The New Zucchini Cookbook And Other Squash, by Nancy C. Ralson & Marynor Jordan
The most disappointing aspect of this book is the fact that it does not have nearly enough dishes on zucchini. The appeal of zucchini cookbooks, which I must admit to being something of a subject matter expert in, is the fact that they offer the worried home cook/gardener the promise of dishes that will profitably use the massive amounts of zucchini that one has grown from a productive crop in such a fashion that the zucchini will be used and not wasted and that it will be tasty to the family of the reader. The writer of such a cookbook must keep in mind that whatever dishes they include in whatever variations must be done in order to come up with original and therefore copyrightable variations on such familiar themes as zucchini fritters or zucchini bread or zoodles, the book exists as a whole because the reader is in a situation of pain that requires creative solutions to address them. This book does contain a great many recipes, many of which look appealing, but the authors branch out far too far away from zucchini in a way that demonstrates that they did not have enough recipes to write a book about zucchini and decided that any squash would do, including a lot of pumpkin dishes.
This book begins in a somewhat common way for this genre with a look at the history of the zucchini and other members of the squash family as well as the harvesting of squash and the difference between summer and winter squash in terms of how long they take to grow, given that they tend to be planted at the same time.

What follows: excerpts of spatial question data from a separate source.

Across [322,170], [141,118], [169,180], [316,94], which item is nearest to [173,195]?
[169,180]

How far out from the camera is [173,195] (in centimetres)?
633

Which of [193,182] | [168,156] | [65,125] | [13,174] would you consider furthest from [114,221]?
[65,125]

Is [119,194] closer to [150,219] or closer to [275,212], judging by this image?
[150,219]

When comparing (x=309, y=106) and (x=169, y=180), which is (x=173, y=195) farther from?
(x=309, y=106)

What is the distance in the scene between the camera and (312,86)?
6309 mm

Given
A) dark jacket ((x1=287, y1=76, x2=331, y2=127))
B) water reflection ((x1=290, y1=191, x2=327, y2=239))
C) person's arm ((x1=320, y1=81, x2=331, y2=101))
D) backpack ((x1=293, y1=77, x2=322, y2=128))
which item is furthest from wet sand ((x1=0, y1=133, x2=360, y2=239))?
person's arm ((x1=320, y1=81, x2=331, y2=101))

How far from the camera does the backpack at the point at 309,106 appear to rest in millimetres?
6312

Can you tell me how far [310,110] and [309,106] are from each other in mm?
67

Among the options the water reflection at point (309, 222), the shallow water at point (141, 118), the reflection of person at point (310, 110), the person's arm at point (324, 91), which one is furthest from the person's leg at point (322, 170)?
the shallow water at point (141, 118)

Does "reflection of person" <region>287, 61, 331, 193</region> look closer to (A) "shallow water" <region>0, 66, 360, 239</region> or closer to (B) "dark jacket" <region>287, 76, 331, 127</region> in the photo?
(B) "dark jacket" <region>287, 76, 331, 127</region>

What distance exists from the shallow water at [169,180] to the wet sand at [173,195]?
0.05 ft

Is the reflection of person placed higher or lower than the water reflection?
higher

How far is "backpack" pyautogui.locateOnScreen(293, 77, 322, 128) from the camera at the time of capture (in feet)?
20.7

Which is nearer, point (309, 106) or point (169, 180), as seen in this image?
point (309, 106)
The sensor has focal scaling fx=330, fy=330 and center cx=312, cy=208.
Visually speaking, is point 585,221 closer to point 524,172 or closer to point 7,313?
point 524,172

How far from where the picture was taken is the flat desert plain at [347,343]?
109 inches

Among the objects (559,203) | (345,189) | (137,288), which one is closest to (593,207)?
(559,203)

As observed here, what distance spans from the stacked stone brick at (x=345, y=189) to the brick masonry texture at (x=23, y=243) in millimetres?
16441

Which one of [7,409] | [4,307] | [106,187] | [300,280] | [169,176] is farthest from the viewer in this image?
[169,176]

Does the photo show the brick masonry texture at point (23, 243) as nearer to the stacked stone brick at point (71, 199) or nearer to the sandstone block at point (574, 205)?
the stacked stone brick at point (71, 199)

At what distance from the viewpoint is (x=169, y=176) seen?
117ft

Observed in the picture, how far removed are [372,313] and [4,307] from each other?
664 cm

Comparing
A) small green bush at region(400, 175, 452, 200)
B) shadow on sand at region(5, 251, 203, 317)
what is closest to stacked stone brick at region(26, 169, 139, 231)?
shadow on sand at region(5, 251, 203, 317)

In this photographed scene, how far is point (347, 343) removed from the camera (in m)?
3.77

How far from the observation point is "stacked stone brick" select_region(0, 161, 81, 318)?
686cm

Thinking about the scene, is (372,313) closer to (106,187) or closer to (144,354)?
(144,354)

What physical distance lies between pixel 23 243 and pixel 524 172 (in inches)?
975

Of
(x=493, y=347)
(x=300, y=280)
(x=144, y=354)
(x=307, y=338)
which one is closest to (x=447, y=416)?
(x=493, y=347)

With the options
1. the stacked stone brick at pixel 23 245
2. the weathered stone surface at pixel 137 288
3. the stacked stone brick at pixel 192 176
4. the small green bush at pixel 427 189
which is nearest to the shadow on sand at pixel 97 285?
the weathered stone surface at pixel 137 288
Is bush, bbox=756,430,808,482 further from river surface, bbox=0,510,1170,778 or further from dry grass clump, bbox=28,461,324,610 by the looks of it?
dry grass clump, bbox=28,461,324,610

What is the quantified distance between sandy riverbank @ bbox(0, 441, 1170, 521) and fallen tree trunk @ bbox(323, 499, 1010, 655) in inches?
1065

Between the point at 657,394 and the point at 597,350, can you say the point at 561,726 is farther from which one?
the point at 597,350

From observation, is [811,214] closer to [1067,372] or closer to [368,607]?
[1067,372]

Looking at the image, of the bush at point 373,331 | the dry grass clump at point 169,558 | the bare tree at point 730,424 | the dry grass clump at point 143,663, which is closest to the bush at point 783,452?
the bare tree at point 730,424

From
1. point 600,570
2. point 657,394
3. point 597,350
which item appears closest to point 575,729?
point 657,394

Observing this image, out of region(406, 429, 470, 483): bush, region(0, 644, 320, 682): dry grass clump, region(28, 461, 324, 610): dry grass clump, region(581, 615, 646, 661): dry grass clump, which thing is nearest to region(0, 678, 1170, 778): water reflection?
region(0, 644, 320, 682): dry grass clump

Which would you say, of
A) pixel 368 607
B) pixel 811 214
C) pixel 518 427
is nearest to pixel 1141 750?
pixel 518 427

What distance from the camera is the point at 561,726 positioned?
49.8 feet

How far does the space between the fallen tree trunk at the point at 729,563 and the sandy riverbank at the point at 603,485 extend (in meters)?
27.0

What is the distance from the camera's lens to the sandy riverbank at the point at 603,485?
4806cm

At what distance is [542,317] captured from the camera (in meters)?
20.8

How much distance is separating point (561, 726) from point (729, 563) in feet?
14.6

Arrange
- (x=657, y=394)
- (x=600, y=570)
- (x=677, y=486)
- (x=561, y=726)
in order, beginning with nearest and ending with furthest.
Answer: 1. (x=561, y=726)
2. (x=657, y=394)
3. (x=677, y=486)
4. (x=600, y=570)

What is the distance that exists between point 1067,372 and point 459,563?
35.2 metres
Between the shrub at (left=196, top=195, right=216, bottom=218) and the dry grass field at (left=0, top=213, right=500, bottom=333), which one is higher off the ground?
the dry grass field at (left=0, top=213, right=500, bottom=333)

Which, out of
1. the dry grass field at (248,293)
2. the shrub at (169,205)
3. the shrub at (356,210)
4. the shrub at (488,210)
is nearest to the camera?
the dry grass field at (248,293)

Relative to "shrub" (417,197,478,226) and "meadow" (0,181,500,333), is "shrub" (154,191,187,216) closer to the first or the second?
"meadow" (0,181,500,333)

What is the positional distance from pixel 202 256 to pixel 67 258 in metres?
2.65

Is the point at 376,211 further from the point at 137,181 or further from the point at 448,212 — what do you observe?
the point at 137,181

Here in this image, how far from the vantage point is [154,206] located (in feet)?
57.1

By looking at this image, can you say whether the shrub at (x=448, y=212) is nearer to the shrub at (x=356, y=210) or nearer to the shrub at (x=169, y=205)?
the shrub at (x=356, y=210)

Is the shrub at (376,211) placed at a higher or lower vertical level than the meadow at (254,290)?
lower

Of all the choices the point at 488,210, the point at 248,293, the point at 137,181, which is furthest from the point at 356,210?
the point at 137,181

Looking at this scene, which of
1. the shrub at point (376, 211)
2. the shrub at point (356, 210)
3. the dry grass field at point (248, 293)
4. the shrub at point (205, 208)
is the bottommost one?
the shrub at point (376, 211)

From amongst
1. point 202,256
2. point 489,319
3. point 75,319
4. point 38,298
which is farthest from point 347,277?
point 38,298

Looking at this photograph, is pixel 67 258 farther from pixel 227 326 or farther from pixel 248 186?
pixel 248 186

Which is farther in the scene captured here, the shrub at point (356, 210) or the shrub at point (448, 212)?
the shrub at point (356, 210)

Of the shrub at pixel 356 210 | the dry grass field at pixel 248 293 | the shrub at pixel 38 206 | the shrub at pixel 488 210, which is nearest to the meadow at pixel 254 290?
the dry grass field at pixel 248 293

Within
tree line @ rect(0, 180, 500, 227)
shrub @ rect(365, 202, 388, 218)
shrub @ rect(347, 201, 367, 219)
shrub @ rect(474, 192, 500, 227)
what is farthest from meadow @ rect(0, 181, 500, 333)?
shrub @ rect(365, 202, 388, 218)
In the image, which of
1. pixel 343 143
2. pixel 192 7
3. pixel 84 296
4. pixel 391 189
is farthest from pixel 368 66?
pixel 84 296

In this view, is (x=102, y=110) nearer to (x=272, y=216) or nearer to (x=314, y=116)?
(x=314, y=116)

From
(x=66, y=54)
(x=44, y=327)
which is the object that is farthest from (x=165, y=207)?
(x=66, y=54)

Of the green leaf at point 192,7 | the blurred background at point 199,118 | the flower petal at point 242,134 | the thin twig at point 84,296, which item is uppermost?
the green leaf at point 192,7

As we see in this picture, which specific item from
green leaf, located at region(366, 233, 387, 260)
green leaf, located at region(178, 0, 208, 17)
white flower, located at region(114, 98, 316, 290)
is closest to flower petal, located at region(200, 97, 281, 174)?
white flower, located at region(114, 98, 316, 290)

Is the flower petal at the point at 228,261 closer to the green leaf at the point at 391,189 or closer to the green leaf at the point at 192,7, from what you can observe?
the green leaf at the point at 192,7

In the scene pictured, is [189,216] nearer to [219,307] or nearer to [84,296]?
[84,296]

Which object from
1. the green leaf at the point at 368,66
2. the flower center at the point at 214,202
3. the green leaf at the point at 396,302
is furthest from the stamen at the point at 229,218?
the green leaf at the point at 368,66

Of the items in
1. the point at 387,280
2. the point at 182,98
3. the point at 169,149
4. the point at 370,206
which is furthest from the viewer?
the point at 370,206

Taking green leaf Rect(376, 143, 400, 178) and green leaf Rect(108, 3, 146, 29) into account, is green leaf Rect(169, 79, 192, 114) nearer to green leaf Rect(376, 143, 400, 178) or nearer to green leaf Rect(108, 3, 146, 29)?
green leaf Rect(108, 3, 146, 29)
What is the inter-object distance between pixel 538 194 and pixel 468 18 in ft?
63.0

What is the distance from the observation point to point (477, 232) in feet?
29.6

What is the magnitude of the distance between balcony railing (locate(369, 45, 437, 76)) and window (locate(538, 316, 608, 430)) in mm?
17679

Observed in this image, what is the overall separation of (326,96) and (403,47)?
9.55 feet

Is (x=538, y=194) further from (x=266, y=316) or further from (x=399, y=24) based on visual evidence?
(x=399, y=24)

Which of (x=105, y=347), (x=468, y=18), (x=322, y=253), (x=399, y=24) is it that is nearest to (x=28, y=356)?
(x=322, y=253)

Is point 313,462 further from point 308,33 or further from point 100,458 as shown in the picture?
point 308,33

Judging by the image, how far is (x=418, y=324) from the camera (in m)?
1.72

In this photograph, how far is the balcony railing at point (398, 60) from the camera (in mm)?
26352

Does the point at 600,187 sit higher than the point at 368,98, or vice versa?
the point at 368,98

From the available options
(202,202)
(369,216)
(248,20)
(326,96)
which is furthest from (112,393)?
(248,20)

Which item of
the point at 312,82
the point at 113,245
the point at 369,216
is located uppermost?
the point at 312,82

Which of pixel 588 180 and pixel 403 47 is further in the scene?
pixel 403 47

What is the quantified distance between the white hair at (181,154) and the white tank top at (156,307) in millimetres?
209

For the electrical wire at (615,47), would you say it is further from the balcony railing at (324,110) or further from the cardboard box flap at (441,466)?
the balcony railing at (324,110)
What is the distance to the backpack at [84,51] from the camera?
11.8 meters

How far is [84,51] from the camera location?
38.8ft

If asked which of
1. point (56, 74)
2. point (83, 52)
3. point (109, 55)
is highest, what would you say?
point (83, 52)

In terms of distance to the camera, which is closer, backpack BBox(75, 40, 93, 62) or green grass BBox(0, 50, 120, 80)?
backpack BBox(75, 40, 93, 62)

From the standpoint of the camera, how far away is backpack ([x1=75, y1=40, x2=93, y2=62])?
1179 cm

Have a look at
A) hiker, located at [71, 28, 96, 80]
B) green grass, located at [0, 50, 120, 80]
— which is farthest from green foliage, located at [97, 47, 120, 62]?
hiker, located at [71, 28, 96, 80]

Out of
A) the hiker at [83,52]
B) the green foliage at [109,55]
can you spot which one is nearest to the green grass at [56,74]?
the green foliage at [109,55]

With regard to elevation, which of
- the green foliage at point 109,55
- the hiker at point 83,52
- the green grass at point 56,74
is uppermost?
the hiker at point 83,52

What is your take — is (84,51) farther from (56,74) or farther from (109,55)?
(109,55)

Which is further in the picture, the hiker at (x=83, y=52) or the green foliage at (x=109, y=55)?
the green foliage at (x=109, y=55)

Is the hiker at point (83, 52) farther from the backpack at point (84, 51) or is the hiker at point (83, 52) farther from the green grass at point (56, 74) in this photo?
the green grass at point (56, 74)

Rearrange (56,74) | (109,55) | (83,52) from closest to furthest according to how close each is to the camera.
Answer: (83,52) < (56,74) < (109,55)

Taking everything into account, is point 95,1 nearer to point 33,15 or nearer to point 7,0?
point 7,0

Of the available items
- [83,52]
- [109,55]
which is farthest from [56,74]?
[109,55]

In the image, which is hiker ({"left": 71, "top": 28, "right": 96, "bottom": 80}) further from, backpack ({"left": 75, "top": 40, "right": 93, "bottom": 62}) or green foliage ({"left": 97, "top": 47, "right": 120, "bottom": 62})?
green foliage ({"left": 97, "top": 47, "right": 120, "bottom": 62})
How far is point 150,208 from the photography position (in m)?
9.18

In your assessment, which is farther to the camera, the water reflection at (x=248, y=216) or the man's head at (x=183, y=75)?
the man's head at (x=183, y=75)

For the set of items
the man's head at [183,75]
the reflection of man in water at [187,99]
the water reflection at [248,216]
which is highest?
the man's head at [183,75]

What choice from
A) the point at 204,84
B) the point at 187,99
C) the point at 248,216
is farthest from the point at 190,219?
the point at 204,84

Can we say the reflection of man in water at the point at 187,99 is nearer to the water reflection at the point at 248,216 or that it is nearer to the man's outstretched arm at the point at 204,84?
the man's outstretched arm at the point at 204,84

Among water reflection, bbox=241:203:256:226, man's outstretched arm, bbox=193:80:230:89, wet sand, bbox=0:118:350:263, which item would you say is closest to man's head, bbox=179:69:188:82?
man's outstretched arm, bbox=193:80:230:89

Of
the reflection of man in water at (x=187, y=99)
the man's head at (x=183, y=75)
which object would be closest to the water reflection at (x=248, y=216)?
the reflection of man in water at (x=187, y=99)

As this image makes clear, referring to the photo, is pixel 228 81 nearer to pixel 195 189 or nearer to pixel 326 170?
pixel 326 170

The authors then organize the dishes made from various squashes in the order that one might eat them during the course of a meal. There is a beginning with appetizers and snacks. After that the authors include dishes in the familiar salads and casseroles that one knows if one reads any books about squash. That said, many of the recipes at least have better ingredients given that this book was published in 1990. There are some veggie side dishes, some uses of spaghetti squash and zoodles, and some dishes relating to eggs. The book then ends with a discussion of soups and stews, pickles and relishes, as well as the familiar zucchini breads and desserts and other sweets, after which there is an index.
It is the book’s use of pumpkin dishes that is the most confusing aspect of this book. Now, I love pumpkin, but pumpkin is not the sort of squash that people have a hard time knowing what to do with. As someone who will eat pumpkin pies year round, to say nothing of pumpkin loaves, pumpkin and chicken soup, or pumpkin cheesecake, and to know that such things are not very uncommon, it seems strange that the authors would feel it necessary to pad the length of a book simply to include plenty of recipes from the one variety of squash that is nearly universally beloved. This book does not need more recipes from other members of the squash family that people are going to happily eat anyway in any number of forms. What this book did need was more creative ways of cooking zucchini because it is zucchini that serves as the most prolific member of the squash family that people feel the need to cook for months because no one else will take the vegetable off of their hands in any other way. The authors seem to be losing the script when it comes to knowing what they ought to be about.